• Task 1:
Answer these about the Lucca excerpt:
(a) In what year was the cathedral of San Martino begun?
(b) How many operas did Puccini write?
(c) In which opera house did Madame Butterfly debut?
• Task 2:
Duplicate everything in the Lucca excerpt from "In 1904 Puccini" down to "the Roman Amphitheatre...".

As we stroll the largely traffic free medieval lanes of Lucca we are transported back to a quieter time - long before the infernal combustion engine drowned out the laughter of children, and the tweeting of cellphones replaced the twittering of birds. However, Lucca was a city of more than a hundred churches and so, in the stillness of a crisp autumnal Sunday, the songs of angelic choirs would have echoed from all corners of the city and especially from the cavernous nave of the great cathedral – San Martino...


Begun in 1063, just three years before the Norman Conquest of England, this cathedral has weathered almost a thousand years of wars and tempests largely unchanged. And had we been here on December 22nd. 1858 we may have heard Michelle Puccini playing the organ triumphantly to announce the birth of his son, Giancomo. This is a statue of Giancomo Puccini which sits outside his boyhood home in Lucca...


By all accounts Giancomo Puccini had little interest in following his father's footsteps as a musician, but it is a foolish boy who defies an Italian mother. And so, with more than a little persuasion, Giancomo became one of the greatest opera composers in the world. And this is the piano on which he wrote many of his 12 operas...


In 1904 Puccini was so famous that when his opera Madame Butterfly debuted at La Scala in Milan he could only get a 5th row seat for his sister. He died almost a hundred years ago but he would easily recognise the streets surrounding his boyhood home today. He would certainly have ran through this tunnel many times...


This tunnel and several similar ones leads to one of the most intriguing sights in Lucca – the Roman Amphitheatre...

• Given information:

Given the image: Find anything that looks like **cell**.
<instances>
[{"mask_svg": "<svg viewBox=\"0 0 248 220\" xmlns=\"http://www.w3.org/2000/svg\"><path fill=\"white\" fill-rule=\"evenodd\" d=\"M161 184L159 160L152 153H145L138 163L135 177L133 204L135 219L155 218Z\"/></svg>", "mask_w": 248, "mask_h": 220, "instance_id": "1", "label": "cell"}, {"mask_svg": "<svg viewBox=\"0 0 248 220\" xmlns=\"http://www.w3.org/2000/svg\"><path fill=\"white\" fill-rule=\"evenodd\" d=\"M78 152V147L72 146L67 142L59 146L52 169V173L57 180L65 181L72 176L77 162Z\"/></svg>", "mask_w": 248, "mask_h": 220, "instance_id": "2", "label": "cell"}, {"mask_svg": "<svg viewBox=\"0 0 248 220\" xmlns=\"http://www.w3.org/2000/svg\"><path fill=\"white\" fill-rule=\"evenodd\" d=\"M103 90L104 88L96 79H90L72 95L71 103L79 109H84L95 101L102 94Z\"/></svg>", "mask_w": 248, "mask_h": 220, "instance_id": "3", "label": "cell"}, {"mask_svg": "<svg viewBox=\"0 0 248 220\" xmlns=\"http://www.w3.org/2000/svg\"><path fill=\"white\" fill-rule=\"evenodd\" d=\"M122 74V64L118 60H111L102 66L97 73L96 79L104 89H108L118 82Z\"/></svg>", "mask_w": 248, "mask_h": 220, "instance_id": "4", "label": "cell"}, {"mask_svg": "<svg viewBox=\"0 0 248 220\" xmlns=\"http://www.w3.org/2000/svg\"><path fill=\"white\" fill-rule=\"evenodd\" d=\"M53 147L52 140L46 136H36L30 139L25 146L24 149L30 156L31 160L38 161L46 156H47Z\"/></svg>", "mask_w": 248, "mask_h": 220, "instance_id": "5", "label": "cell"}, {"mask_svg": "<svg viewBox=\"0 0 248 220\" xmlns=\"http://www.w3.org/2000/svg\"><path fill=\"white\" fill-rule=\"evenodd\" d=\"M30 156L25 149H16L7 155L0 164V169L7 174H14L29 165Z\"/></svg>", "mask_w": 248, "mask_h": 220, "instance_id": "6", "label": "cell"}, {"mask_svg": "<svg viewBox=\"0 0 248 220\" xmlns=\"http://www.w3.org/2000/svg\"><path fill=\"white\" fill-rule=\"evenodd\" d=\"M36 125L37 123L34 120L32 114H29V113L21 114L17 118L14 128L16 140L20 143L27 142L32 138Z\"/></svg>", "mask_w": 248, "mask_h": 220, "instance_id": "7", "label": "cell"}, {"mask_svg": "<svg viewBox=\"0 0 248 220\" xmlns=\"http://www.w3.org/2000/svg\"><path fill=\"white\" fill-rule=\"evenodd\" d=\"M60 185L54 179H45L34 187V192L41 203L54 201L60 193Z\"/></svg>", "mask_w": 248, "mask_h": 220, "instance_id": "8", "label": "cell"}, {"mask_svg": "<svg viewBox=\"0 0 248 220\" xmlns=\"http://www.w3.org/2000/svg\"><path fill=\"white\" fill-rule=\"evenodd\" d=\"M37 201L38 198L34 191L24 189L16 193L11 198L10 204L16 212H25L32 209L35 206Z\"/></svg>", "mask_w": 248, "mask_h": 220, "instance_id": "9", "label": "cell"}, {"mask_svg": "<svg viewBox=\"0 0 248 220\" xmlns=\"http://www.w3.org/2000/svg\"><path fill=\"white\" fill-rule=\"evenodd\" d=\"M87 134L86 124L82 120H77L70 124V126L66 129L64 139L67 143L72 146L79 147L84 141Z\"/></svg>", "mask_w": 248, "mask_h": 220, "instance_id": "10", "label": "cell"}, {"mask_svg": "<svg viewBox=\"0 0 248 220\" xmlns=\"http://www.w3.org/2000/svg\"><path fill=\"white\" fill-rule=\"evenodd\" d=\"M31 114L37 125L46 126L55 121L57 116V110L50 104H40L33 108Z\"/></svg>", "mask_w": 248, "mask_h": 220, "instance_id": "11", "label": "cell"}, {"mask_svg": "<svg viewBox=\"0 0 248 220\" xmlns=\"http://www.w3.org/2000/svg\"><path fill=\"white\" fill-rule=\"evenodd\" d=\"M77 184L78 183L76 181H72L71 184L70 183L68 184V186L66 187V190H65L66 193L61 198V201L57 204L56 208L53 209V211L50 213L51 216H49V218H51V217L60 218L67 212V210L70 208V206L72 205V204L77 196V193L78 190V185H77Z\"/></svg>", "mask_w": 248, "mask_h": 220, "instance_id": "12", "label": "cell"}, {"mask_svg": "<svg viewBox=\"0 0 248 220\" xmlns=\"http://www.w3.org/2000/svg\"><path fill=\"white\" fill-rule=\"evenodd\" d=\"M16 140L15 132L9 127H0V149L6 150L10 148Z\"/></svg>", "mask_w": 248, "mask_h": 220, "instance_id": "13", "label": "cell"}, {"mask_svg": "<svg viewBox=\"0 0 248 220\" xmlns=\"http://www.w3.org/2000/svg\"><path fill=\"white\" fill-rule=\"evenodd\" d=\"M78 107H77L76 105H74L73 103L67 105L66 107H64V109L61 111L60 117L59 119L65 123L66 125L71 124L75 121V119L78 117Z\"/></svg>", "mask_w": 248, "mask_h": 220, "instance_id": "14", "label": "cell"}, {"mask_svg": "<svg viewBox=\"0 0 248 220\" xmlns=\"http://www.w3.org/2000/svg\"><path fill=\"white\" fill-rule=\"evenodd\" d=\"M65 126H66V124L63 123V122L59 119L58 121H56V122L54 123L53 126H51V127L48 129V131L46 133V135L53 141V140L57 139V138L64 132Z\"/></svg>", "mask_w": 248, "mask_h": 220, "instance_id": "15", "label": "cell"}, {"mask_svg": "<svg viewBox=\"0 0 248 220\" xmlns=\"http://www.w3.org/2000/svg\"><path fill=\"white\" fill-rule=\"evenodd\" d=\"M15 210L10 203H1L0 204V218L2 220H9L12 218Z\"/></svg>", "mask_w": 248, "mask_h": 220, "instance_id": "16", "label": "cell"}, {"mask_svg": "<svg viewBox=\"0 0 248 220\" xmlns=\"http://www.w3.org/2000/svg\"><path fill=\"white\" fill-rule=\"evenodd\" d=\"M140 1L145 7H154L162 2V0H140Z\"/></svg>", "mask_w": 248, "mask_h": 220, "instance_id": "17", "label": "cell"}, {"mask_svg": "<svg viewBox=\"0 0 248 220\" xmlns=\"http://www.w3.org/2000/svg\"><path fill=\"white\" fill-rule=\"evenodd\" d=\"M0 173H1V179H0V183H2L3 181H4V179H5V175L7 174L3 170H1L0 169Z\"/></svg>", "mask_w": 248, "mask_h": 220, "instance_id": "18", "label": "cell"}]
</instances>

• Written solution 1:
(a) 1063
(b) 12
(c) La Scala in Milan

• Written solution 2:
In 1904 Puccini was so famous that when his opera Madame Butterfly debuted at La Scala in Milan he could only get a 5th row seat for his sister. He died almost a hundred years ago but he would easily recognise the streets surrounding his boyhood home today. He would certainly have ran through this tunnel many times...


This tunnel and several similar ones leads to one of the most intriguing sights in Lucca – the Roman Amphitheatre...